Do you agree with these quote?


#1

"the famous logo is not because of the designer who created it, but who chose it"

  • YES, I am agree
  • NO, I am not agree

0 voters


#2

Agreed. A logo can only be so good. For example, the Apple logo is literally just a bitten apple. It’s iconic because the brand is iconic, not because of the logo itself. Jon Ranoff could have used his awesome talent to design a tree stump or a big toe and it would still be super famous.


#3

Neither, It is famous because of the marketing and promotion dollars that have bought it exposure. Anything or anyone can be famous with a good budget for promotion.


#4

In my opinion, is not it before doing a promotion you have to choose the logo first? :slight_smile:


#5

This is like a logo version of the chicken and the egg isn’t it? :wink:

There’s no ‘right’ answer.


#6

I suppose I read that literally. The best logo in the world will not be famous until it is exposed. Choosing the right one is important, but has little to do with making it famous.


#7

I agree with this. A good logo designer has a gift, an ability to put something into a simple design that people respond to. It cannot be overstated that the right logo is incredibly important.

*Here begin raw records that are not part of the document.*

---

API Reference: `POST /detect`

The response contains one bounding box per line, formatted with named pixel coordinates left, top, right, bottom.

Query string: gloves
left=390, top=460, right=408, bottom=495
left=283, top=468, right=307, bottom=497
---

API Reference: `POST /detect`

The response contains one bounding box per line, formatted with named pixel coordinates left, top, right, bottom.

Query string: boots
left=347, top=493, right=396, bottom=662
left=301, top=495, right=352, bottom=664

Right now we have the designer of the Apple logo available on fiverr. How many designers in the world would have thought to take a bite out of the apple?

The importance of this seemingly simple thing is that it is not just an apple but one that everyone knows and recognizes, and means the same thing to everyone who sees it, subliminally. Adam and Eve. It reaches right into the depths of our animal brains.

Do you see what I mean? This is a world class logo designer.


#8

Not necessarily.

I think of Alan Turing, and so do many others.


#9

Yes, you think you do, but your animal brain thinks something you are not aware of.

Did you ever read any of Carl Jung’s writings? We all have a set of universal symbols that a primitive part of our brains respond to.


#10

Really? It looks like a half eaten apple to me - nothing more at all! :sunny:


#11

Yes I know but I am talking about subliminal advertising and the way certain symbols make certain primitive parts of our brains fire neurons. A good deal of advertising uses symbols in this way. The Nike swoosh is another good example.

An apple with a bite out of it makes something measurable happen in the brain that is in a hidden part of it.


#12

Why would the animal brain of someone who was brought up in a communist country and was never religious think about characters from Bible?


#13

He said in either a video or blog post that he took the bite out of it to give the apple some size perspective. Without the bite, it may not be completely recognizable as an apple; with the bite it is absolutely clear.


#14

I would have to explain Carl Jung’s writings here and that’s a big subject.

For them it might be something equally primitive such as getting hunger fed.


#15

I recognize something else in it.


#16

Eoin nailed it. Janoff himself said he added the bite so that his design wouldn’t be mistaken for a cherry.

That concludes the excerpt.